▸ Collection entries:
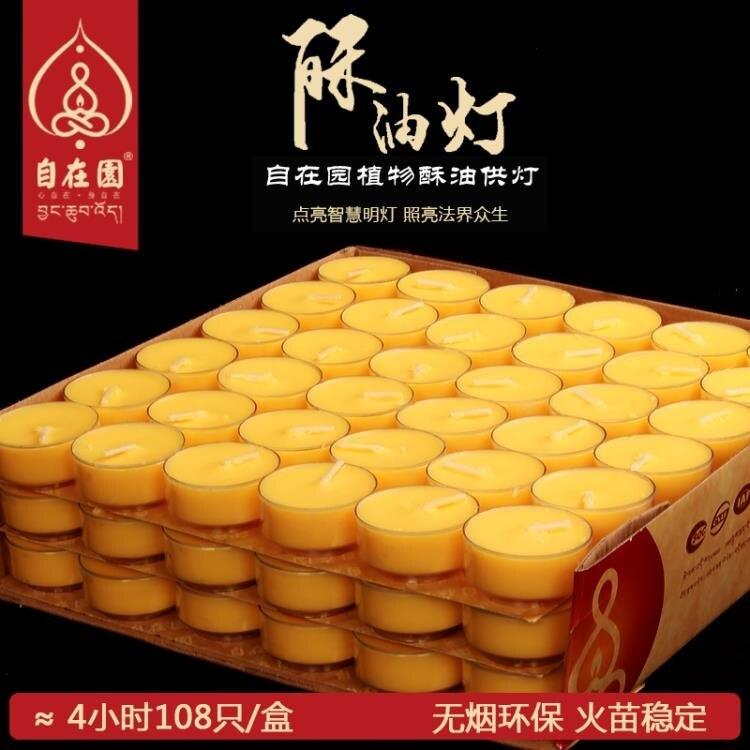酥油燈 自在園酥油燈4小時108粒植物酥油蠟燭蓮花供佛燈長明禮佛寺院交換禮物
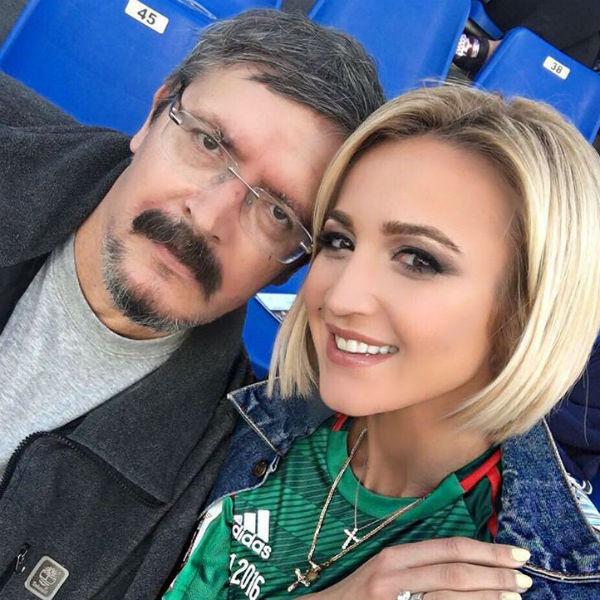 Ольга Бузова с папой Игорем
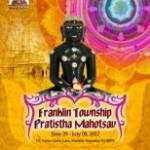 UPDATE – Franklin Township Jain Center Tour – April 29, 2012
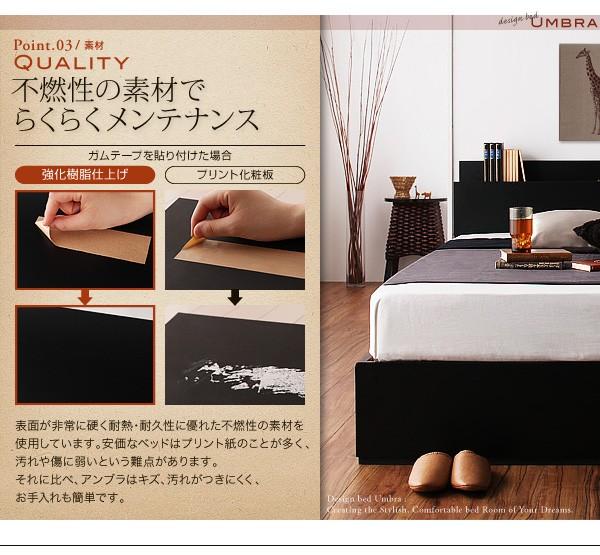 【送料無料】棚・コンセント付き収納ベッド【Umbra】アンブラ 画像5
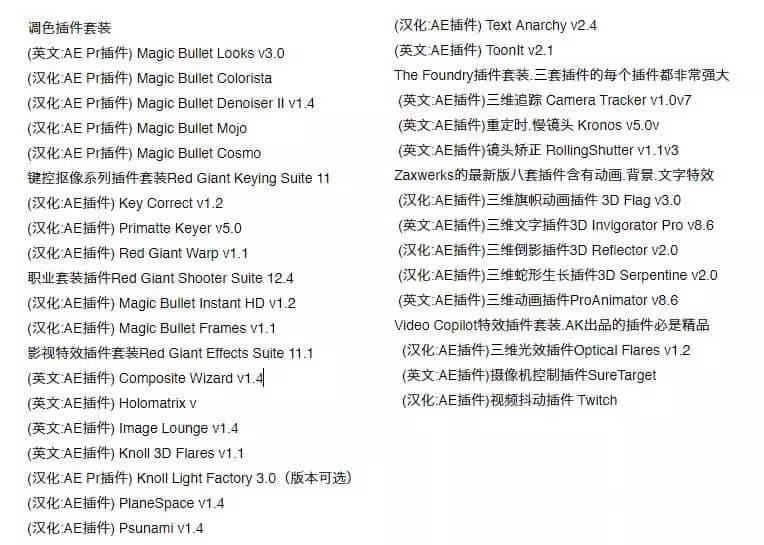 最牛PR插件合集PR AE Plug-ins Suite v7.3插图(1)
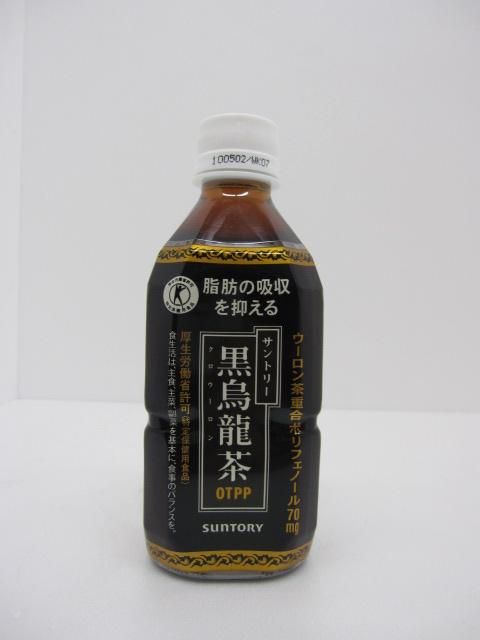 サントリー 黒烏龍茶 350ml 24本入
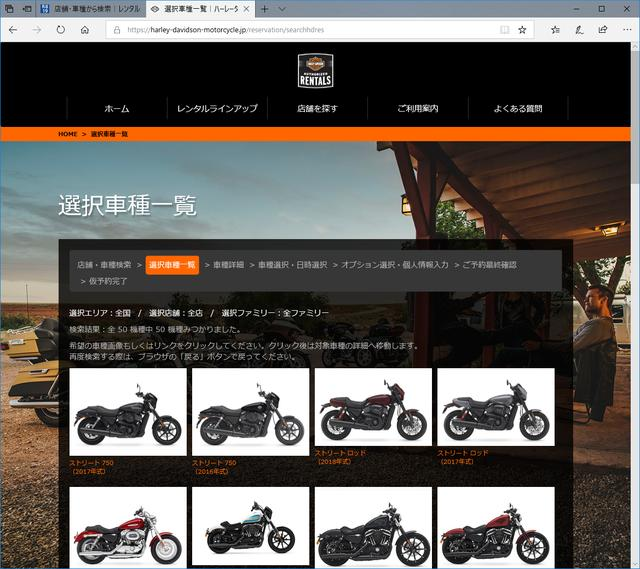 画像: 人気の高い米ハーレーダビッドソンは、自社ディーラーの中にレンタルバイクサービスを行っている店舗がある。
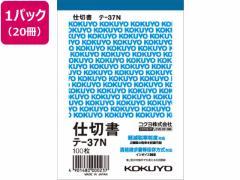 コクヨ/仕切書 20冊/テ-37N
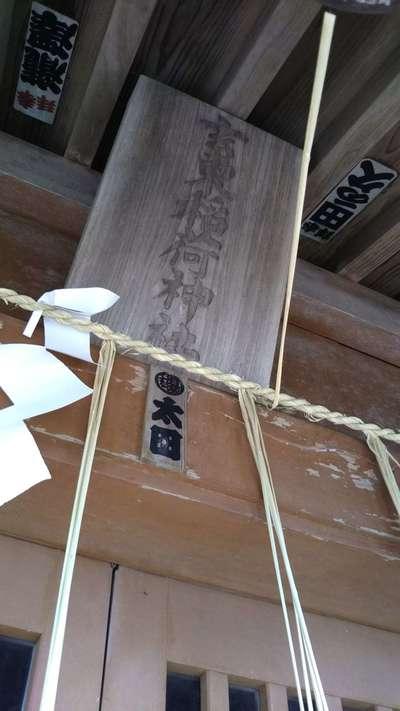 玄東稲荷神社の建物その他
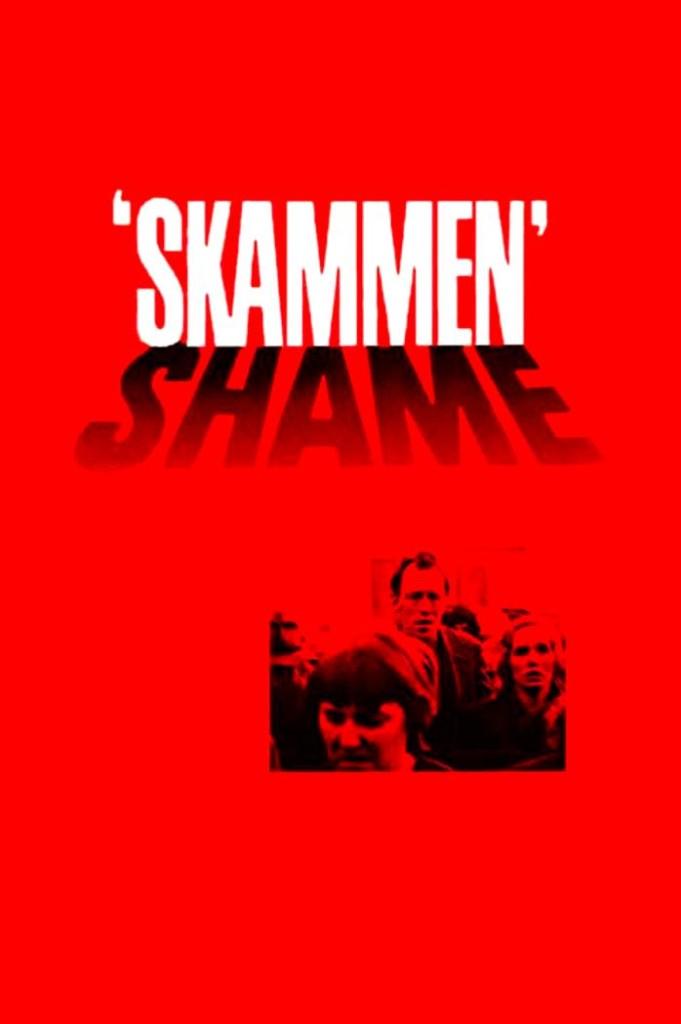 Стыд / Skammen (1968): постер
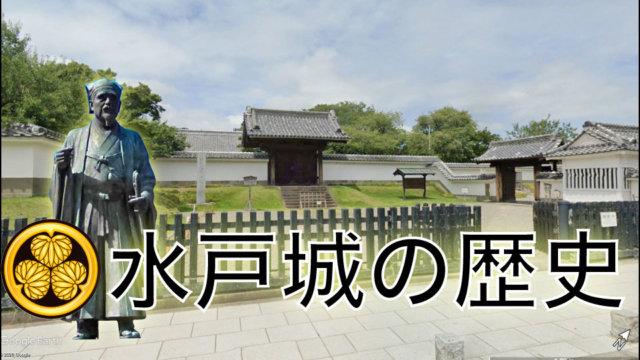 水戸城の歴史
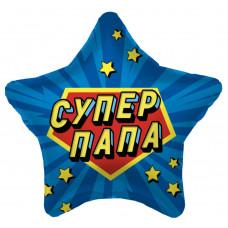 Шар (19''/48 см) Звезда, Супер Папа, Синий, 1 шт. Agura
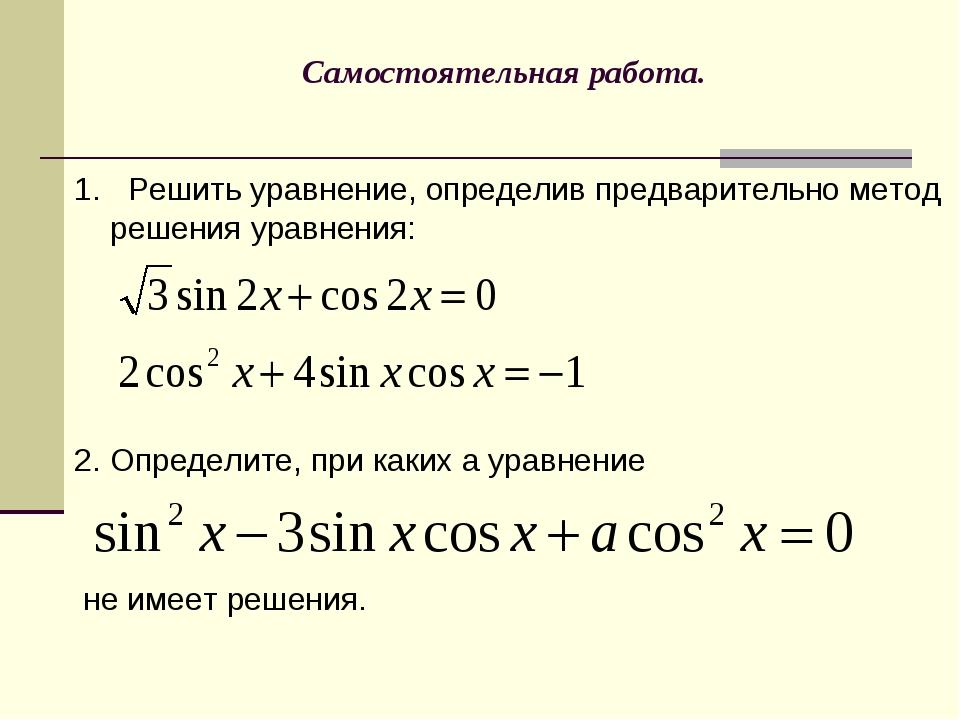 Самостоятельная работа. 1. Решить уравнение, определив предварительно метод р...
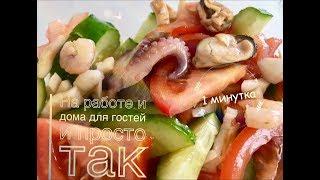 Салат «минутка» с морепродуктами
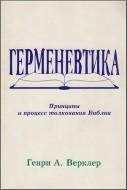Генри Верклер - Герменевтика - Принципы и процесс толкования Библии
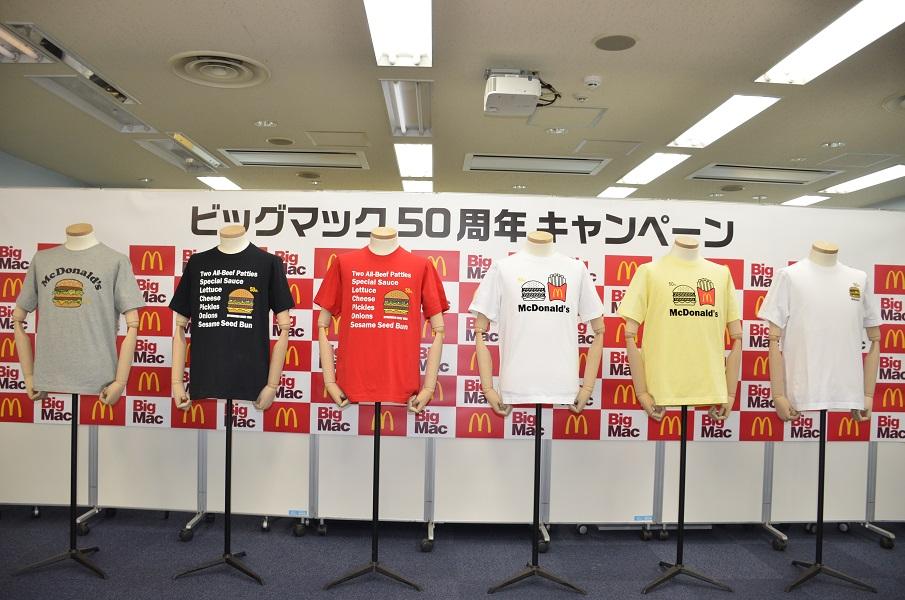 マクドナルド×ユニクロによる日本初「クーポン機能付きTシャツ」使ってみた
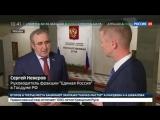Итоги работы Госдумы за весеннюю сессию 2018 года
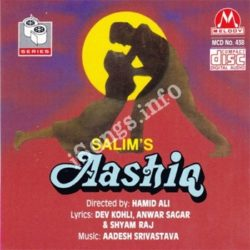 Aashiq Songs Free Download (Aashiq Movie Songs)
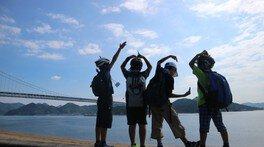 しまなみ海道サイクリングキャンプ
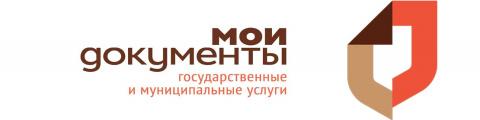 """Центр государственных и муниципальных услуг """"Мои документы"""""""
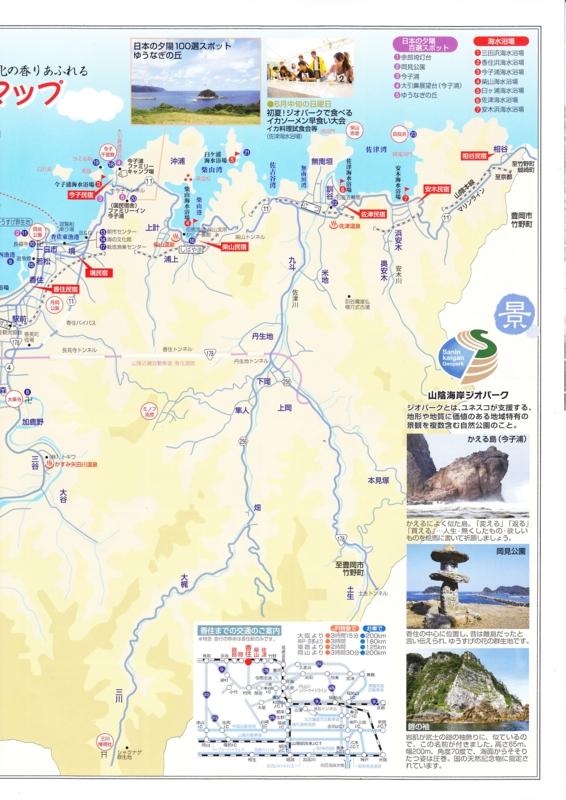 f:id:kabutoyama-tigers:20160329174141j:image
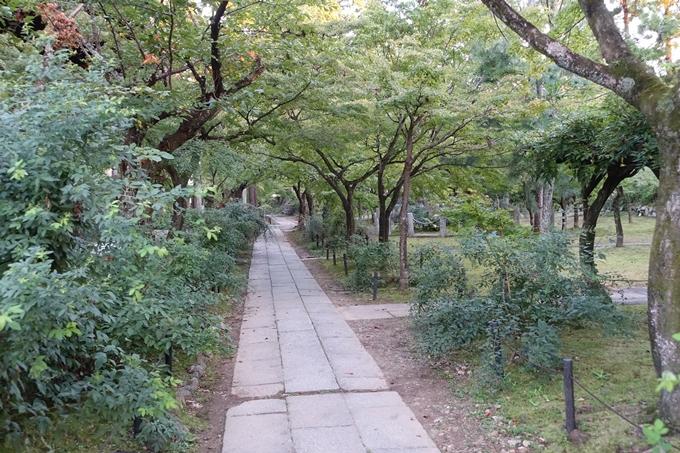 会津藩殉教者墓地 No2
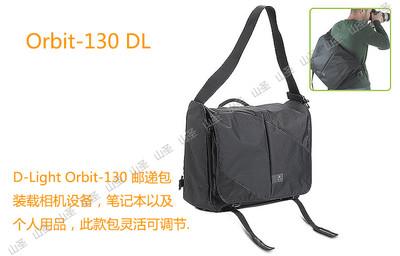 全新剪标!二手价!! KATA DL-ORBT-130 DL系列斜肩摄影包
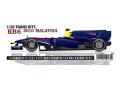 STUDIO27 TK2037 1/20 レッドブル RB6 マレーシアGP トランスキット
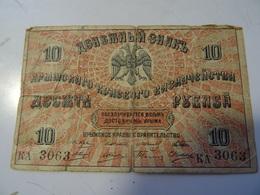 RUSSIE 1918  ROUBLES 10-abimé - Russie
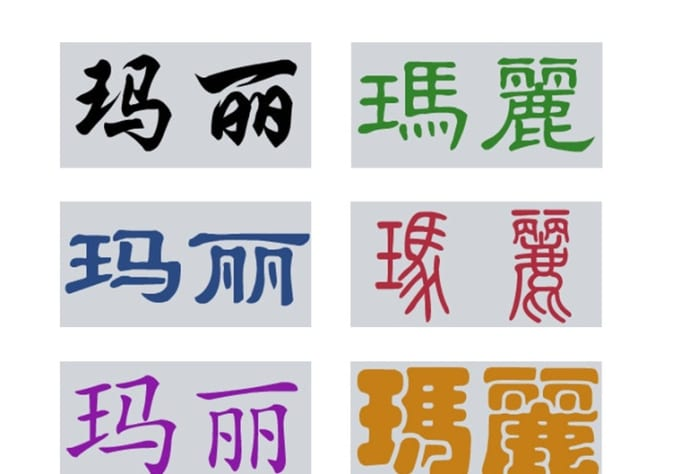 write your name in chinese calligraphy with 6 different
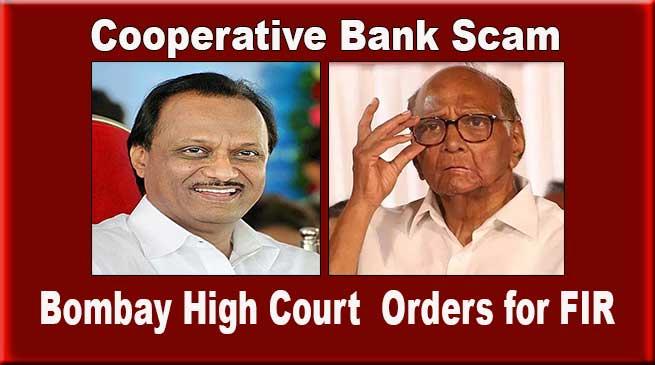 अब बारी शरद पवार की, कोऑपरेटिव बैंक घोटाले में FIR दर्ज करने के आदेश
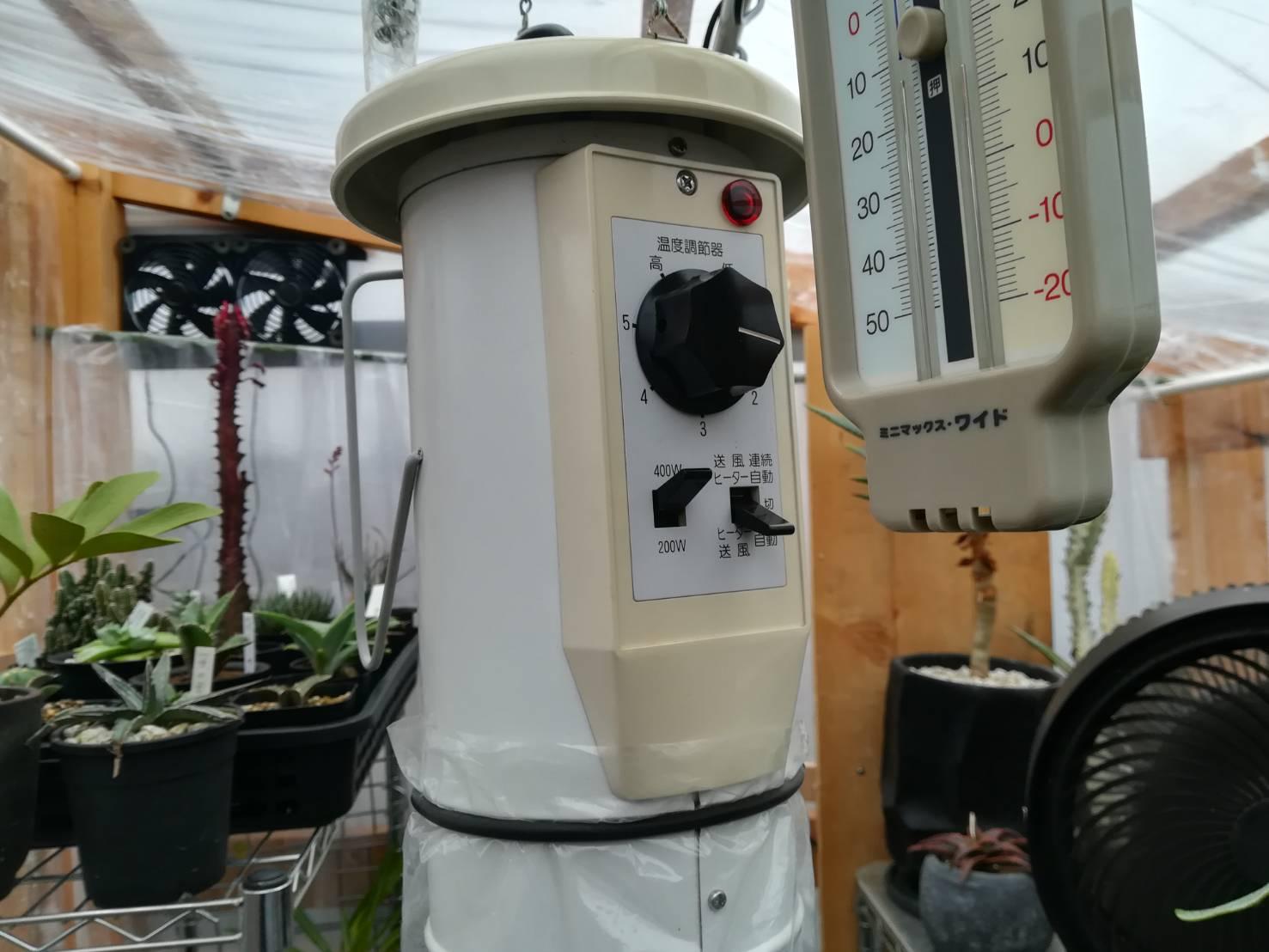 温室に「総和工業 サーキュレートヒーター SF-403A」を導入しました。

▸ Task details:
A faithful copy of all the records is required, with the pictures left out.

▸ Output for this exercise:
酥油燈 自在園酥油燈4小時108粒植物酥油蠟燭蓮花供佛燈長明禮佛寺院交換禮物
 Ольга Бузова с папой Игорем
 UPDATE – Franklin Township Jain Center Tour – April 29, 2012
 【送料無料】棚・コンセント付き収納ベッド【Umbra】アンブラ 画像5
 最牛PR插件合集PR AE Plug-ins Suite v7.3插图(1)
 サントリー 黒烏龍茶 350ml 24本入
 画像: 人気の高い米ハーレーダビッドソンは、自社ディーラーの中にレンタルバイクサービスを行っている店舗がある。
 コクヨ/仕切書 20冊/テ-37N
 玄東稲荷神社の建物その他
 Стыд / Skammen (1968): постер
 水戸城の歴史
 Шар (19''/48 см) Звезда, Супер Папа, Синий, 1 шт. Agura
 Самостоятельная работа. 1. Решить уравнение, определив предварительно метод р...
 Салат «минутка» с морепродуктами
Генри Верклер - Герменевтика - Принципы и процесс толкования Библии
 マクドナルド×ユニクロによる日本初「クーポン機能付きTシャツ」使ってみた
Итоги работы Госдумы за весеннюю сессию 2018 года
 Aashiq Songs Free Download (Aashiq Movie Songs)
 しまなみ海道サイクリングキャンプ
 """Центр государственных и муниципальных услуг """"Мои документы"""""""
 f:id:kabutoyama-tigers:20160329174141j:image
 会津藩殉教者墓地 No2
 全新剪标!二手价!! KATA DL-ORBT-130 DL系列斜肩摄影包
 STUDIO27 TK2037 1/20 レッドブル RB6 マレーシアGP トランスキット
 RUSSIE 1918  ROUBLES 10-abimé - Russie
 write your name in chinese calligraphy with 6 different
 अब बारी शरद पवार की, कोऑपरेटिव बैंक घोटाले में FIR दर्ज करने के आदेश
 温室に「総和工業 サーキュレートヒーター SF-403A」を導入しました。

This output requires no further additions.